Quelques régimes spéciaux emblématiques

SNCF Départ dès 52 ans pour les conducteurs (catégorie active). Taux de remplacement élevé. Déficit couvert par l'État.
RATP Fermé aux nouvelles recrues depuis 2023. Était calqué sur le régime SNCF.
Marins ENIM (Établissement National des Invalides de la Marine). Créé en 1673, le plus ancien de France.
Mines Régime des mines en extinction (plus de nouveaux affiliés). Financé par l'État via la CANSSM.
Notaires Caisse de retraite propre avec des droits spécifiques liés à la profession réglementée.
Avocats CNBF (Caisse Nationale des Barreaux Français). Taux de cotisation et de remplacement spécifiques.
Clercs de notaires CRPCEN : régime spécial pour les employés des offices notariaux.
Fonctionnaires d'État Service des Retraites de l'État : retraite calculée sur les 6 derniers mois de traitement (vs 25 meilleures années dans le privé).

Ces régimes sont-ils plus avantageux ?

Certains régimes spéciaux offrent des avantages réels : âge de départ anticipé, calcul sur le dernier salaire (vs meilleures années dans le privé), meilleures pensions relatives. Mais l'image d'une "rente" est parfois exagérée :

  • Les cheminots en catégorie active (conducteurs) partent plus tôt mais ont des contraintes de travail réelles (travail de nuit, week-ends, pénibilité).
  • Les fonctionnaires calculent leur retraite sur les 6 derniers mois — ce qui peut leur être favorable ou défavorable selon la progression de carrière.
  • Les professions libérales (avocats, médecins) ont souvent de moins bonnes pensions relatives car leurs régimes sont plus récents et moins bien calibrés.

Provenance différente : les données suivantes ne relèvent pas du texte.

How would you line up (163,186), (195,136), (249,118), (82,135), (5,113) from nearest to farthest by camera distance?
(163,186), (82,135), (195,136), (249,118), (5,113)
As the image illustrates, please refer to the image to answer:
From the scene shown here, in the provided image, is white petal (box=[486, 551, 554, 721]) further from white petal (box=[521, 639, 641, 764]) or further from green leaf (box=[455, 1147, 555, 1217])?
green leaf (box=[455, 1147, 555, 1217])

Le vrai problème n'est pas que certains régimes soient plus avantageux — c'est qu'ils sont inégalement financés. Les régimes des cheminots, de la RATP, des marins ou des mineurs sont structurellement déficitaires et subventionnés massivement par l'État.

La réforme universelle : pourquoi a-t-elle échoué ?

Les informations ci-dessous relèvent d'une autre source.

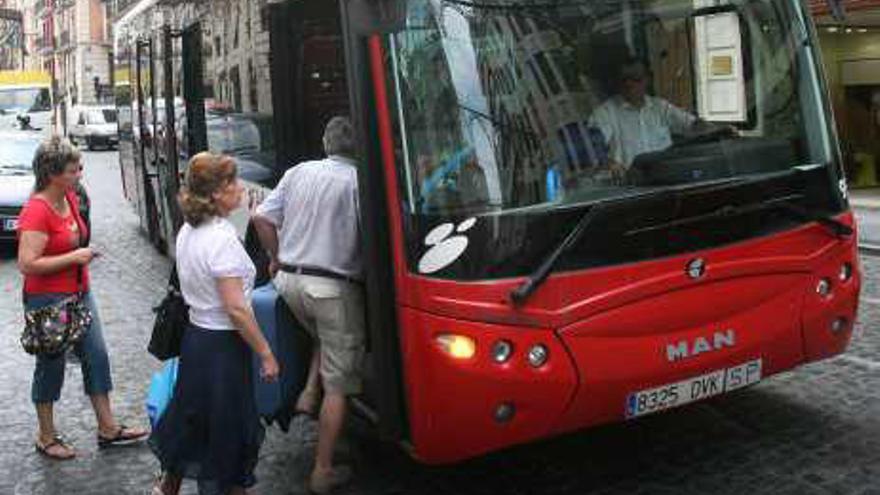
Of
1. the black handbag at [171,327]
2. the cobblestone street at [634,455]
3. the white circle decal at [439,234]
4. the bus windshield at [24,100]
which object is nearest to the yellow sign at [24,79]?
the bus windshield at [24,100]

En 2020, le gouvernement Macron a présenté un projet de système universel à points — une seule règle pour tous, 1 euro cotisé = les mêmes droits, quel que soit le statut. Ce projet a été abandonné en 2020 à cause du Covid, puis partiellement remplacé par la réforme de 2023 (âge légal à 64 ans).

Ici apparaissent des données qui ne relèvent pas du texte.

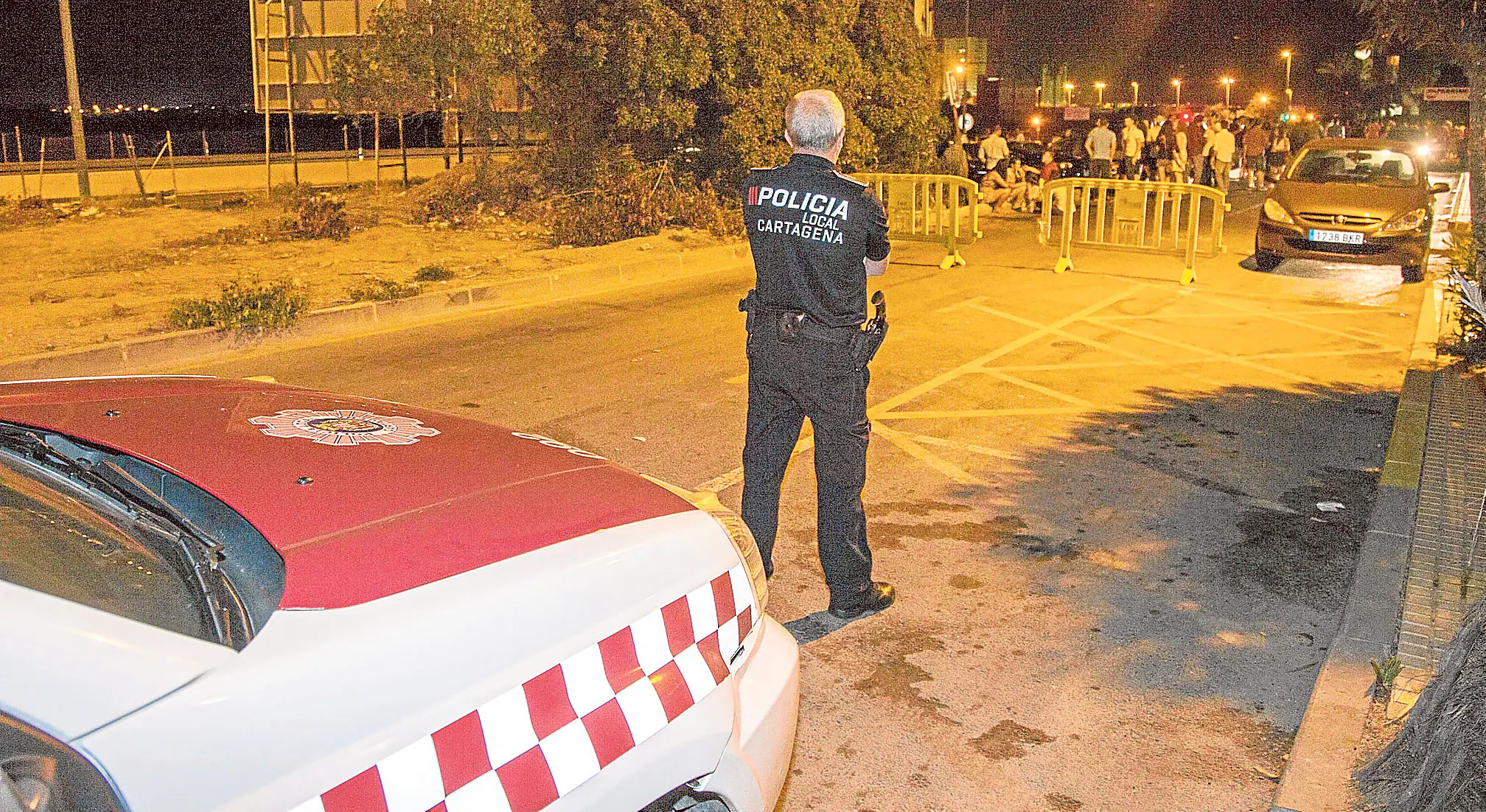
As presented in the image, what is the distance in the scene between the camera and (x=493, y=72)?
1825 centimetres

Les obstacles à l'unification sont considérables :

  • Droits acquis : supprimer un régime existant pénalise les agents en cours de carrière — constitutionnellement difficile.
  • Résistances syndicales : les syndicats des régimes spéciaux sont très mobilisés pour défendre ces avantages.
  • Complexité technique : convertir 37 systèmes différents (cotisations, règles de calcul, âges) en un seul est un chantier considérable.

Pour les nouvelles recrues, la réforme de 2023 ferme plusieurs régimes spéciaux — une convergence progressive vers moins de régimes, mais sur plusieurs décennies.

Sources COR — Rapport annuel 2024, chapitre sur la pluralité des régimes · DREES — Les retraités et les retraites 2024 · ENIM — Histoire et bilan 2023 · Rapport Moreau sur les retraites 2013 · Gouvernement — Réforme des retraites 2023, mesures sur les régimes spéciaux · OCDE — Systèmes de retraite : une comparaison 2023.